The 2020/21 stamp duty benefits left those in the world of conveyancing and removals under intense pressure and the stress levels faced during 2021 were too much for many.  As many skilled staff left their sector, it has been a real struggle in the UK labour market to replace them.  However, the fate of some conveyancers is made worse by the contracts they have signed with lenders to support products with “free legals”.  These are now at a fee from the lender that is loss making for the conveyancer given revised market recruitment and salary costs.  The difficulty in getting staff means that many pipelines are clogged due to the issues in firms.  This serves no-one well.
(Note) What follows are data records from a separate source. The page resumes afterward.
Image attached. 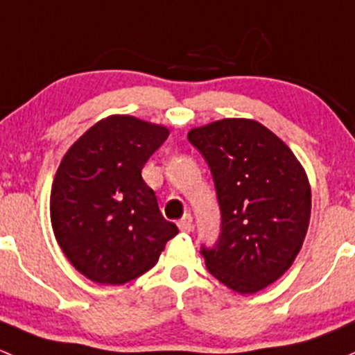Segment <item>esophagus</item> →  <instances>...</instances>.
I'll return each instance as SVG.
<instances>
[{
	"mask_svg": "<svg viewBox=\"0 0 355 355\" xmlns=\"http://www.w3.org/2000/svg\"><path fill=\"white\" fill-rule=\"evenodd\" d=\"M178 227L181 232H191L193 229V217L189 214H186L181 220L178 222Z\"/></svg>",
	"mask_w": 355,
	"mask_h": 355,
	"instance_id": "esophagus-1",
	"label": "esophagus"
}]
</instances>
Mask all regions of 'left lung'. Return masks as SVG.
<instances>
[{
    "label": "left lung",
    "instance_id": "left-lung-1",
    "mask_svg": "<svg viewBox=\"0 0 355 355\" xmlns=\"http://www.w3.org/2000/svg\"><path fill=\"white\" fill-rule=\"evenodd\" d=\"M220 208V232L202 244L208 272L239 294L261 291L287 272L309 225L311 189L291 148L251 119L191 130Z\"/></svg>",
    "mask_w": 355,
    "mask_h": 355
}]
</instances>
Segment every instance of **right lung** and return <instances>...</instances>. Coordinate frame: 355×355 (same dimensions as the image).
Returning a JSON list of instances; mask_svg holds the SVG:
<instances>
[{"label": "right lung", "mask_w": 355, "mask_h": 355, "mask_svg": "<svg viewBox=\"0 0 355 355\" xmlns=\"http://www.w3.org/2000/svg\"><path fill=\"white\" fill-rule=\"evenodd\" d=\"M167 137L164 126L109 116L61 160L51 191V222L63 253L87 279L107 286L138 279L179 232L162 217L155 193L141 178Z\"/></svg>", "instance_id": "add662e5"}]
</instances>
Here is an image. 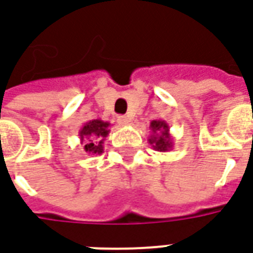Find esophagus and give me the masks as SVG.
Returning <instances> with one entry per match:
<instances>
[{
	"mask_svg": "<svg viewBox=\"0 0 253 253\" xmlns=\"http://www.w3.org/2000/svg\"><path fill=\"white\" fill-rule=\"evenodd\" d=\"M117 123H119L120 125H128L129 123H130V119L129 117H126V116H120L119 119H117Z\"/></svg>",
	"mask_w": 253,
	"mask_h": 253,
	"instance_id": "obj_1",
	"label": "esophagus"
}]
</instances>
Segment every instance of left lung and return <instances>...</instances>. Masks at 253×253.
<instances>
[{
    "instance_id": "obj_1",
    "label": "left lung",
    "mask_w": 253,
    "mask_h": 253,
    "mask_svg": "<svg viewBox=\"0 0 253 253\" xmlns=\"http://www.w3.org/2000/svg\"><path fill=\"white\" fill-rule=\"evenodd\" d=\"M149 129L152 133L148 143L158 152H169L174 147V137L169 133V126L165 120H152Z\"/></svg>"
}]
</instances>
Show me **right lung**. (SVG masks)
Masks as SVG:
<instances>
[{
	"mask_svg": "<svg viewBox=\"0 0 253 253\" xmlns=\"http://www.w3.org/2000/svg\"><path fill=\"white\" fill-rule=\"evenodd\" d=\"M110 123L102 120H90L79 129L81 144L88 155H99L104 152V141L109 134Z\"/></svg>",
	"mask_w": 253,
	"mask_h": 253,
	"instance_id": "obj_1",
	"label": "right lung"
}]
</instances>
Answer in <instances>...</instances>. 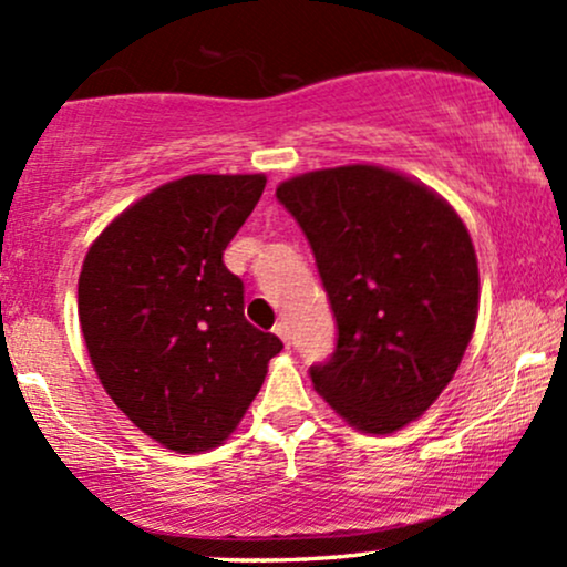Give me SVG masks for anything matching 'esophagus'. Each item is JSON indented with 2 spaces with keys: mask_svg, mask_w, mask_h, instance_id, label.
Instances as JSON below:
<instances>
[{
  "mask_svg": "<svg viewBox=\"0 0 567 567\" xmlns=\"http://www.w3.org/2000/svg\"><path fill=\"white\" fill-rule=\"evenodd\" d=\"M275 333H277L279 338H282V341H285V347H290V324H288V322H285V320H279V322L275 324Z\"/></svg>",
  "mask_w": 567,
  "mask_h": 567,
  "instance_id": "obj_1",
  "label": "esophagus"
}]
</instances>
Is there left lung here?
<instances>
[{
	"label": "left lung",
	"instance_id": "left-lung-1",
	"mask_svg": "<svg viewBox=\"0 0 567 567\" xmlns=\"http://www.w3.org/2000/svg\"><path fill=\"white\" fill-rule=\"evenodd\" d=\"M277 199L309 239L338 324L311 383L360 432H396L437 400L472 341L480 271L464 220L375 165L296 175Z\"/></svg>",
	"mask_w": 567,
	"mask_h": 567
}]
</instances>
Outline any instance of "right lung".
Masks as SVG:
<instances>
[{
  "label": "right lung",
  "mask_w": 567,
  "mask_h": 567,
  "mask_svg": "<svg viewBox=\"0 0 567 567\" xmlns=\"http://www.w3.org/2000/svg\"><path fill=\"white\" fill-rule=\"evenodd\" d=\"M266 175H186L120 213L90 245L80 324L103 389L159 445L202 453L243 421L282 341L245 320L224 250Z\"/></svg>",
  "instance_id": "obj_1"
}]
</instances>
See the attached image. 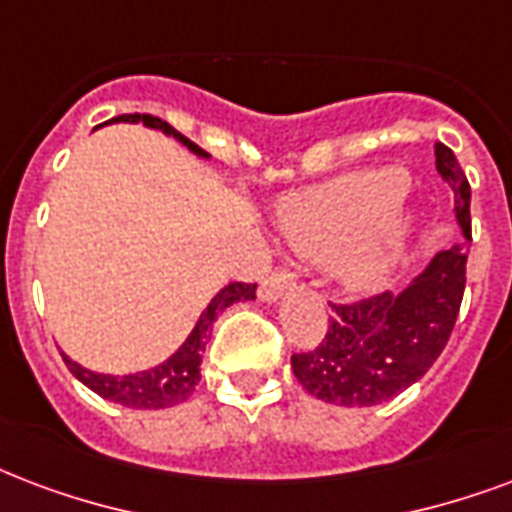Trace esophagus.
<instances>
[{"mask_svg":"<svg viewBox=\"0 0 512 512\" xmlns=\"http://www.w3.org/2000/svg\"><path fill=\"white\" fill-rule=\"evenodd\" d=\"M292 284H295V276H292L287 268H276V271H273L268 279H263V284H260V298L263 300L282 298Z\"/></svg>","mask_w":512,"mask_h":512,"instance_id":"34e87169","label":"esophagus"}]
</instances>
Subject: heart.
Masks as SVG:
<instances>
[{"mask_svg":"<svg viewBox=\"0 0 512 512\" xmlns=\"http://www.w3.org/2000/svg\"><path fill=\"white\" fill-rule=\"evenodd\" d=\"M403 169L354 171L303 195L282 214V233L308 260L338 257V273L357 292L386 282L411 230Z\"/></svg>","mask_w":512,"mask_h":512,"instance_id":"heart-1","label":"heart"}]
</instances>
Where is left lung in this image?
I'll list each match as a JSON object with an SVG mask.
<instances>
[{"label":"left lung","mask_w":512,"mask_h":512,"mask_svg":"<svg viewBox=\"0 0 512 512\" xmlns=\"http://www.w3.org/2000/svg\"><path fill=\"white\" fill-rule=\"evenodd\" d=\"M435 166L454 190V212L470 236V182L446 144ZM467 282L462 247L438 252L400 295L330 303L333 317L317 349L292 354V373L308 395L346 408L392 400L416 384L446 349Z\"/></svg>","instance_id":"left-lung-1"}]
</instances>
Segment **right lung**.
I'll return each mask as SVG.
<instances>
[{"label":"right lung","instance_id":"right-lung-1","mask_svg":"<svg viewBox=\"0 0 512 512\" xmlns=\"http://www.w3.org/2000/svg\"><path fill=\"white\" fill-rule=\"evenodd\" d=\"M115 123H144L147 128H158L166 136H174L177 142H182L190 152L209 158L198 144L174 131V128L161 120V117L152 115H120L112 117ZM109 120V123H112ZM257 284H244L233 282L228 287H222L212 298V303L204 308L201 319L195 322L193 333L187 335V341L179 346L169 360L155 365L150 370H139V373H128V376H109V373H96L83 365H77L64 354L66 368L72 370V376L77 381H83L91 392H96L104 400H112L117 405H126V408H139V411H158V408H171V405L185 403L187 397L193 395L195 384L201 381V360H204V349L209 335H212L214 319L220 317V311H225L239 300H252L255 298Z\"/></svg>","mask_w":512,"mask_h":512}]
</instances>
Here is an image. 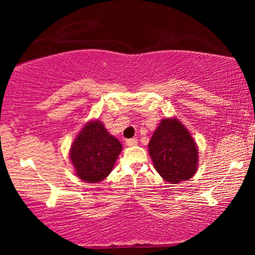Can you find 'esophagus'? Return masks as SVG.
Instances as JSON below:
<instances>
[{
  "mask_svg": "<svg viewBox=\"0 0 255 255\" xmlns=\"http://www.w3.org/2000/svg\"><path fill=\"white\" fill-rule=\"evenodd\" d=\"M137 139L136 138H130V139H127L126 140V144L128 145V146H135V145H137Z\"/></svg>",
  "mask_w": 255,
  "mask_h": 255,
  "instance_id": "esophagus-1",
  "label": "esophagus"
}]
</instances>
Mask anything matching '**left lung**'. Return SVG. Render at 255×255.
<instances>
[{
    "mask_svg": "<svg viewBox=\"0 0 255 255\" xmlns=\"http://www.w3.org/2000/svg\"><path fill=\"white\" fill-rule=\"evenodd\" d=\"M155 170L169 183L191 179L198 169V147L178 118L162 119L148 143Z\"/></svg>",
    "mask_w": 255,
    "mask_h": 255,
    "instance_id": "1",
    "label": "left lung"
}]
</instances>
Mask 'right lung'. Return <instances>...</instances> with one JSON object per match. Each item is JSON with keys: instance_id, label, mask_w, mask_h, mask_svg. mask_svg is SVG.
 Here are the masks:
<instances>
[{"instance_id": "1", "label": "right lung", "mask_w": 255, "mask_h": 255, "mask_svg": "<svg viewBox=\"0 0 255 255\" xmlns=\"http://www.w3.org/2000/svg\"><path fill=\"white\" fill-rule=\"evenodd\" d=\"M123 145L100 120L89 122L72 143L70 158L77 178L97 183L110 174Z\"/></svg>"}]
</instances>
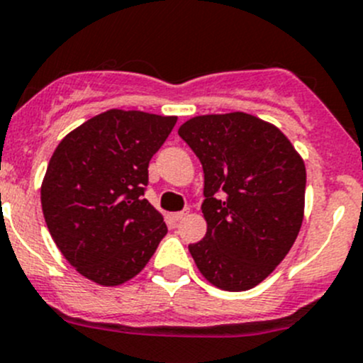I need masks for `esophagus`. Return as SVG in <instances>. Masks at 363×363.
Wrapping results in <instances>:
<instances>
[{
  "mask_svg": "<svg viewBox=\"0 0 363 363\" xmlns=\"http://www.w3.org/2000/svg\"><path fill=\"white\" fill-rule=\"evenodd\" d=\"M188 214V211H181V212H174V214H170V218H172V221H181L182 218H184V216Z\"/></svg>",
  "mask_w": 363,
  "mask_h": 363,
  "instance_id": "34e87169",
  "label": "esophagus"
}]
</instances>
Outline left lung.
<instances>
[{
	"label": "left lung",
	"mask_w": 363,
	"mask_h": 363,
	"mask_svg": "<svg viewBox=\"0 0 363 363\" xmlns=\"http://www.w3.org/2000/svg\"><path fill=\"white\" fill-rule=\"evenodd\" d=\"M179 137L203 168L207 233L189 252L214 286L250 290L283 262L298 235L303 161L276 126L244 112L193 117Z\"/></svg>",
	"instance_id": "left-lung-1"
}]
</instances>
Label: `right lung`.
Returning a JSON list of instances; mask_svg holds the SVG:
<instances>
[{
	"label": "right lung",
	"mask_w": 363,
	"mask_h": 363,
	"mask_svg": "<svg viewBox=\"0 0 363 363\" xmlns=\"http://www.w3.org/2000/svg\"><path fill=\"white\" fill-rule=\"evenodd\" d=\"M177 117L107 111L61 140L42 184V211L54 242L77 272L101 286L137 276L167 235L144 199L149 161Z\"/></svg>",
	"instance_id": "1"
}]
</instances>
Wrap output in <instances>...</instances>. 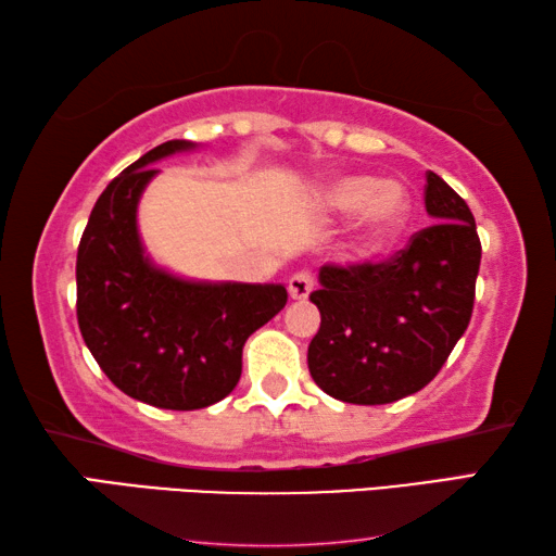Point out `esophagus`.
<instances>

For as long as AMI has been independent, we have advised against free valuations and conveyancing.  We think that it devalues other parts of the professional house buying and selling process.  It commoditises something that consumers should see as providing real benefit and value.  Cashback is a much better alternative together combined with more clarity that the valuation for mortgage purposes is for the lender only and neither belongs to nor can be relied on by the purchaser.

As we march towards the new world of Consumer Duty it is likely that this will introduce the new requirement of the need to avoid casing “foreseeable harm”.  This should cause all lenders to look carefully at their product and service offerings and when put alongside the new cross-cutting rules in consumer awareness and understanding, cause a reflection on what is offered.  The lender will need to be more certain that any third party they are partnered with as part of the supporting service, such as conveyancing have the capacity and ability to deliver in a timely and effective manner.

More importantly might be the challenge that lenders could face in offering out a product that is withdrawn with little or no notice, possibly open to challenge as not being fair marketing.  Finally, of key importance in the debates over implementation of consumer duty will be where the boundaries are drawn.  It will be for the lender to set out their own view of who their product is targeted at, and how their products delivers fair value.  It will be for the broker firm to assess their own value proposition and decide if they believe in the lenders overall value proposition.

What is to be hoped is that the FCA make it clear that these structures; operate at firm level; traversing the whole product set and that the conduct rules in individual source books are the main driver of product advice for individual consumers.